任务
能否改写从含有“this 347×280 image.”的那一行到含有“distant wrecked vessel [262, 123, 324, 144]”的那一行（首尾两行均包括在内）的数据，把其中的“incomplete”换成“partial”，其余内容一字不动？

本题数据
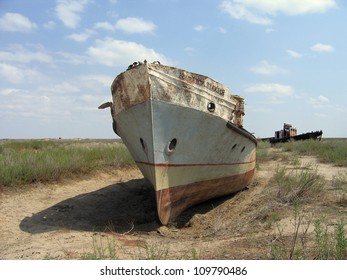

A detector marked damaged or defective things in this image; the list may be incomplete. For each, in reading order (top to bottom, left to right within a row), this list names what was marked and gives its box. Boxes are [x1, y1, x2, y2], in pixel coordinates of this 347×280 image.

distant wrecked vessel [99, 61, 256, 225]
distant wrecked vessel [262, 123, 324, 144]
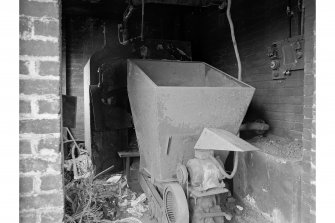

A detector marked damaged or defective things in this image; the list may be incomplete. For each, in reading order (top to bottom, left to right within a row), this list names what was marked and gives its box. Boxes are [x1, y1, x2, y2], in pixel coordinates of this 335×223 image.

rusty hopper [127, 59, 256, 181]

--

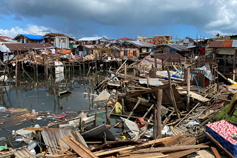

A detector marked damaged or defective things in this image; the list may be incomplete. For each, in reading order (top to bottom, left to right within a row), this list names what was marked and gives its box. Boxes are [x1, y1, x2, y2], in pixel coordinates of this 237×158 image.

任务输出
A detector marked damaged or defective things in this image; the list may be partial. For each, in reading order (top to bottom, left to right within a row), this list names what was marked and gives its box. Boxes are [x1, y1, x2, y2], in pixel coordinates of this 347×280 image.

distant wrecked vessel [99, 61, 256, 225]
distant wrecked vessel [262, 123, 324, 144]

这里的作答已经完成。